Bramble sat down and began to sob. Mr. Bramble shuffled his feet.

"Talking of Harold," said Mr. Bramble at last, "that's really what I'm driving at. It was him really what I was thinking of when I hopped it from the White Hart. There's a good deal in what Perce says about men of wrath and the primrose path and all, but it was Harold that really made me do it. It hadn't hardly struck me till Perce pointed it out, but this fight with Jimmy Murphy, being as you might say a kind of national affair, in a way of speaking, was likely to be written up in all the papers, instead of only in the sporting ones.
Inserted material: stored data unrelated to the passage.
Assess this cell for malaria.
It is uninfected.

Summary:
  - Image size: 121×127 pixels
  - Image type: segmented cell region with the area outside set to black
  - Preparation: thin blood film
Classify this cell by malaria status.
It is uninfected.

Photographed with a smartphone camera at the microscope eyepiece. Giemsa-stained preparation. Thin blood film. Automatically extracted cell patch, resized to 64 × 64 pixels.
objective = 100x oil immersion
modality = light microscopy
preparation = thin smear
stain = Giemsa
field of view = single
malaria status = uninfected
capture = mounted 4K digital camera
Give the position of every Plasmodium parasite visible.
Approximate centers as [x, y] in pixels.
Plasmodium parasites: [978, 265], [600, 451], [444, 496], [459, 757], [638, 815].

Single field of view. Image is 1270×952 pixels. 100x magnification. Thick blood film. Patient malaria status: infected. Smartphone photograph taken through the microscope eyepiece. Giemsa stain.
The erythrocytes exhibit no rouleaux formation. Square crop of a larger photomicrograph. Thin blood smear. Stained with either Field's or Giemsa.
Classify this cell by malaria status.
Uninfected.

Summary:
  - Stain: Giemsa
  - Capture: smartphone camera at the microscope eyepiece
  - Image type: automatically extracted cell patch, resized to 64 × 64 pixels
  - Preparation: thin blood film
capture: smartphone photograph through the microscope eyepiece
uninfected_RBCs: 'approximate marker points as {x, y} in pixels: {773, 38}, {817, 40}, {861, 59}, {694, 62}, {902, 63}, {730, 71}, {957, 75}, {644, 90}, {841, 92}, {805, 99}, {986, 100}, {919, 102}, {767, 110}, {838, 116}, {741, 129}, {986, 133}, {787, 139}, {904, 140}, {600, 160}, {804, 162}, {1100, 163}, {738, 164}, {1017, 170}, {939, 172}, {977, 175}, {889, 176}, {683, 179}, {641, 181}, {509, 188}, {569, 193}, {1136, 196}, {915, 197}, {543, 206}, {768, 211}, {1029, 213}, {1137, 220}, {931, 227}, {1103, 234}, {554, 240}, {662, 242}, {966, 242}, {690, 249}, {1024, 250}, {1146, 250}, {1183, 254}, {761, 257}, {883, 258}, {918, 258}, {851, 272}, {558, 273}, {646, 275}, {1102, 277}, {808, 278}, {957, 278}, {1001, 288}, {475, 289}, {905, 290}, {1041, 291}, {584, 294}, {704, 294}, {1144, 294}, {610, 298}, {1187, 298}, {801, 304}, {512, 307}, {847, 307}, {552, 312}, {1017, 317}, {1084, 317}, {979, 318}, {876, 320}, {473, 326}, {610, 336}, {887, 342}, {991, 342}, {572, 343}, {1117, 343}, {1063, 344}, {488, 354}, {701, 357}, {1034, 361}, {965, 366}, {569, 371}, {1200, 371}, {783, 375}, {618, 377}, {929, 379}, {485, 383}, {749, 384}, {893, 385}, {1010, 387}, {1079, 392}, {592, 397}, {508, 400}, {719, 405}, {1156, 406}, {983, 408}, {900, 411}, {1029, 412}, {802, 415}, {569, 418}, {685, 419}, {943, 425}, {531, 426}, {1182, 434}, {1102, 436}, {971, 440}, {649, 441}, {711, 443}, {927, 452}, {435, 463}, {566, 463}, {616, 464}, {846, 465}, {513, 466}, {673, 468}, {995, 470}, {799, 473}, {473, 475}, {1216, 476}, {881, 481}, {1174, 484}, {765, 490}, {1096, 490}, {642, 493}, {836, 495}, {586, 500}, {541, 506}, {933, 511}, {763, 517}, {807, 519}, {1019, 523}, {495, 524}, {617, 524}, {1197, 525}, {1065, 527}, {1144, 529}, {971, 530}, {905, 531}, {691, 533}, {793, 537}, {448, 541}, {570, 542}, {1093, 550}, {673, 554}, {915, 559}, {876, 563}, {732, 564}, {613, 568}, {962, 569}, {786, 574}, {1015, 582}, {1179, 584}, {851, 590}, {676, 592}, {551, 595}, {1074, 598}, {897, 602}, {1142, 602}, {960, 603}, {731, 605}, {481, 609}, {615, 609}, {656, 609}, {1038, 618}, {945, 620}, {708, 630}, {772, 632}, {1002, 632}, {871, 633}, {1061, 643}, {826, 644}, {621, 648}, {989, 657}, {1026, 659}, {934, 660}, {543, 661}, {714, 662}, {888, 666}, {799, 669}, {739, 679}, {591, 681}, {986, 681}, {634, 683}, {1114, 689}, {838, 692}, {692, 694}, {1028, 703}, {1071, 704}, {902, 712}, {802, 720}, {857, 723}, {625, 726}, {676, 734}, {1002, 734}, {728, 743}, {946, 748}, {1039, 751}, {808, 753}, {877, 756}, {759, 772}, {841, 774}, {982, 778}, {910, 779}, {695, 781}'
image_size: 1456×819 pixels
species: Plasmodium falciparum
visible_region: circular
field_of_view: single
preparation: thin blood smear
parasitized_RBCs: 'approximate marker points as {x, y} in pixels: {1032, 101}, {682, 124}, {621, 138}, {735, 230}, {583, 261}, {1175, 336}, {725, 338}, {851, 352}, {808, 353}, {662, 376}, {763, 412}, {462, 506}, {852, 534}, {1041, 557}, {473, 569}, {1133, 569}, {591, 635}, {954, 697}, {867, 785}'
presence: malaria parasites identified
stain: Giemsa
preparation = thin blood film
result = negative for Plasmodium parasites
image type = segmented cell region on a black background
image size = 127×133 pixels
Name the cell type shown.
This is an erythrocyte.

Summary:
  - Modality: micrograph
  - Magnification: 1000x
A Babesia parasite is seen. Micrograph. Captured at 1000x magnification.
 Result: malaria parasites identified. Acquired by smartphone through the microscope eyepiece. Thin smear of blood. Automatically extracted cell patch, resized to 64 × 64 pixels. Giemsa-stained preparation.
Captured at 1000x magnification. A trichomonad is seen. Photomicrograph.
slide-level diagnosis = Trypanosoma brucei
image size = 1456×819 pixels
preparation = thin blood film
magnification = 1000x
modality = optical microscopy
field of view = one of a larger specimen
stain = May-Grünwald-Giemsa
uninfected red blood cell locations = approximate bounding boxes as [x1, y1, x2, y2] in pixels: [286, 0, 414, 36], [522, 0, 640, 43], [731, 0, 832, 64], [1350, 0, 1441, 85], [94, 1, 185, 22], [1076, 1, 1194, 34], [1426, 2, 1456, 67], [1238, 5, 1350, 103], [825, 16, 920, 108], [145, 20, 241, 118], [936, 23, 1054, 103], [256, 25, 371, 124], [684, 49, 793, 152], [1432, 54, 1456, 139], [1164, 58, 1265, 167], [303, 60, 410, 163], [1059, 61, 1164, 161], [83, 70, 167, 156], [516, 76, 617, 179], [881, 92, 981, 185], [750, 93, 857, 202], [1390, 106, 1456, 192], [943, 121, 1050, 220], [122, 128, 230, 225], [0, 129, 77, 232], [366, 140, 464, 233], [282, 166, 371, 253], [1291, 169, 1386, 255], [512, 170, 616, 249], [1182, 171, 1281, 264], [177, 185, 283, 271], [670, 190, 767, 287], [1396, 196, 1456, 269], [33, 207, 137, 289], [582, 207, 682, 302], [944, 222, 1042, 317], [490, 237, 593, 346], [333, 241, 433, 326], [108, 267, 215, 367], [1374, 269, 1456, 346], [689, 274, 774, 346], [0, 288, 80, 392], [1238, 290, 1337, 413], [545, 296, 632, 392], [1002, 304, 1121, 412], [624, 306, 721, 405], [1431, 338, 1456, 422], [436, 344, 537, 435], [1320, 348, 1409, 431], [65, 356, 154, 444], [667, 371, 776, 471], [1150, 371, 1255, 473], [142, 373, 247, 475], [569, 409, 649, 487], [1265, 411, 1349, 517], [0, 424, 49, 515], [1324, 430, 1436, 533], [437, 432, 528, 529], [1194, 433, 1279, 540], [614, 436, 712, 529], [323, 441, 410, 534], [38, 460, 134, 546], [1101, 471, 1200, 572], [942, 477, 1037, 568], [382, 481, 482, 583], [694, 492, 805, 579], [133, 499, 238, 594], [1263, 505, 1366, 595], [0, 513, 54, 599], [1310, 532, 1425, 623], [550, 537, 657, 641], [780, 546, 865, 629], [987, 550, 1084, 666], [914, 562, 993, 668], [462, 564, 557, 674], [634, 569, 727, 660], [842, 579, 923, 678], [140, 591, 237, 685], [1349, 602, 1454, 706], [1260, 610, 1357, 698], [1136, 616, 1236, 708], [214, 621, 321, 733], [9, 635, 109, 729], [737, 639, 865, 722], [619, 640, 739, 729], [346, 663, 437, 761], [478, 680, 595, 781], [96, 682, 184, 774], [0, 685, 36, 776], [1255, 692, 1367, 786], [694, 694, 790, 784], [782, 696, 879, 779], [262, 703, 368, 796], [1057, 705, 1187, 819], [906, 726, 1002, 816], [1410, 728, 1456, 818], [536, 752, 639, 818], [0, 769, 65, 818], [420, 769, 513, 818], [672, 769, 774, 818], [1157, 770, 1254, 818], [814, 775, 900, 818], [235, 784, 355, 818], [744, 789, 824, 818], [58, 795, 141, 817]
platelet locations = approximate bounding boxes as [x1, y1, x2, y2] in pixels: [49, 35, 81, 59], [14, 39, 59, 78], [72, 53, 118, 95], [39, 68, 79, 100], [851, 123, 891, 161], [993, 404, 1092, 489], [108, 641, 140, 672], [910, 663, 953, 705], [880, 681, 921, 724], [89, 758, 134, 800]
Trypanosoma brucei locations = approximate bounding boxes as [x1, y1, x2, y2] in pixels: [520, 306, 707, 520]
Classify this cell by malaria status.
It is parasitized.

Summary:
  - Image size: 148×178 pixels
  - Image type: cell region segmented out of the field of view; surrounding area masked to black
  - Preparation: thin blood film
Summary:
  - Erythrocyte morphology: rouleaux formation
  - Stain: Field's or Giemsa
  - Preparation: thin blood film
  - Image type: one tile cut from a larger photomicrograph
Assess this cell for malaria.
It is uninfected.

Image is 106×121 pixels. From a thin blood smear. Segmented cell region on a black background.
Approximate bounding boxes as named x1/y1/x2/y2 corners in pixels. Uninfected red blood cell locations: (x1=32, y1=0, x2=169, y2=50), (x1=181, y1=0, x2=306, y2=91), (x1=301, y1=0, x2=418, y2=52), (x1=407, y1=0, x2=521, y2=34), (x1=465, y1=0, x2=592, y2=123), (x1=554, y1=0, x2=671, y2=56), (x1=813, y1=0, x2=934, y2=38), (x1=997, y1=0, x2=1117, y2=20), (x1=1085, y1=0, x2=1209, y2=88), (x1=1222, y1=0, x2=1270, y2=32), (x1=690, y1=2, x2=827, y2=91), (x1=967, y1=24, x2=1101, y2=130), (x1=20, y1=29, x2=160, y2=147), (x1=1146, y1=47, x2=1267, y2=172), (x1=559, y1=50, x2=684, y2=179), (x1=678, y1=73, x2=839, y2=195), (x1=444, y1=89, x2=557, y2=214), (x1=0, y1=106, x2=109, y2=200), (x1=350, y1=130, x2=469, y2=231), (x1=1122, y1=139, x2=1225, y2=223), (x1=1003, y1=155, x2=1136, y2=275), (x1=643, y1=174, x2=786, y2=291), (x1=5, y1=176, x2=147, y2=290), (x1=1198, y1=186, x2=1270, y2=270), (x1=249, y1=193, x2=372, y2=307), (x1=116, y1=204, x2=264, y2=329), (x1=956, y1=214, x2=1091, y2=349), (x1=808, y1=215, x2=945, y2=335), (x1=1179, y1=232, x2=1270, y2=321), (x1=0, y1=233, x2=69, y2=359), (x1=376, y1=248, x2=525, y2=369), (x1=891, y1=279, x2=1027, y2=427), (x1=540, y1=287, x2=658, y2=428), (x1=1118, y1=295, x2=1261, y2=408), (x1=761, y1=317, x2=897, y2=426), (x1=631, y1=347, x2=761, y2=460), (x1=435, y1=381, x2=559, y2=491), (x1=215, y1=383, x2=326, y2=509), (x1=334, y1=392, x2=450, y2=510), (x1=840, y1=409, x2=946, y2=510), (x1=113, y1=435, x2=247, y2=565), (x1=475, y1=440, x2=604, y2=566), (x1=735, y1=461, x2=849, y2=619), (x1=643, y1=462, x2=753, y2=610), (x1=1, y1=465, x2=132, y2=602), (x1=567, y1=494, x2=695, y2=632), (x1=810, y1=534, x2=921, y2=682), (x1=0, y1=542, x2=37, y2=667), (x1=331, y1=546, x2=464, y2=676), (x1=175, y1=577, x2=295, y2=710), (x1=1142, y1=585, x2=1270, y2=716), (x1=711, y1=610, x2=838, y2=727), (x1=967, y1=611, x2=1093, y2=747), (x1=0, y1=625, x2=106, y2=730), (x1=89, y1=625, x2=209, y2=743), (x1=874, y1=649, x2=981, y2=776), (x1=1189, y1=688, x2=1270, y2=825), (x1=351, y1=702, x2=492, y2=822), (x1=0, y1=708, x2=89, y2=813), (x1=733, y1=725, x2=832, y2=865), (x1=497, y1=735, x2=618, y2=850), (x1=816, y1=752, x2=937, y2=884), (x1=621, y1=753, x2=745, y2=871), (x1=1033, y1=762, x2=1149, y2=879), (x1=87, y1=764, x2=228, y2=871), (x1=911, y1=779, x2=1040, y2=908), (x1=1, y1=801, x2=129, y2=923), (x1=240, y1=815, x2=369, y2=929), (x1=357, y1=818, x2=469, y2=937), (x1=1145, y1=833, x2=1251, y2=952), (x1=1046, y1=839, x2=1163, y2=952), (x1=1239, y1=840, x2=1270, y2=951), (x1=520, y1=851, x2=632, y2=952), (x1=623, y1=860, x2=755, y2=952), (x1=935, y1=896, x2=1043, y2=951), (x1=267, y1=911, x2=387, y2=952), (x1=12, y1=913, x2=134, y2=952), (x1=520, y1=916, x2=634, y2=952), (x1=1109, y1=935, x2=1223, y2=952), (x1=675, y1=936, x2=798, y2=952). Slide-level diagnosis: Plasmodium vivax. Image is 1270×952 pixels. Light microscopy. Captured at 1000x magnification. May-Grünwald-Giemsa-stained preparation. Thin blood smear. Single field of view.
As likely as not, there would be a piece about it in the Mail, with a photograph of me. And you know Harold reads his Mail regular. And then, don't you see, the fat would be in the fire. That's what Percy pointed out to me, and I seen what he meant, so I hopped it."

"At the eleventh hour," added the major, rubbing in the point.

"You see, Jane——" Mr. Bramble was beginning, when there was a knock at the door, and a little, ferret-faced man in a woollen sweater and cycling knickerbockers entered, removing as he did so a somewhat battered bowler hat.

"Beg pardon, Mrs. Bramble," he said, "coming in like this. Found the front door on the jar, so came in to ask if you'd happened to have seen——"

He broke off and stood staring wildly at the little group.

"I thought so!" he said, and shot through the air towards Percy.

"Jerry!" said Bill.

"Mr. Fisher!" said Mrs. Bramble.

"Be reasonable," said the major, diving underneath the table and coming up the other side like a performing seal.

"Let me get at him," begged the intruder, struggling to free himself from Bill's restraining arms.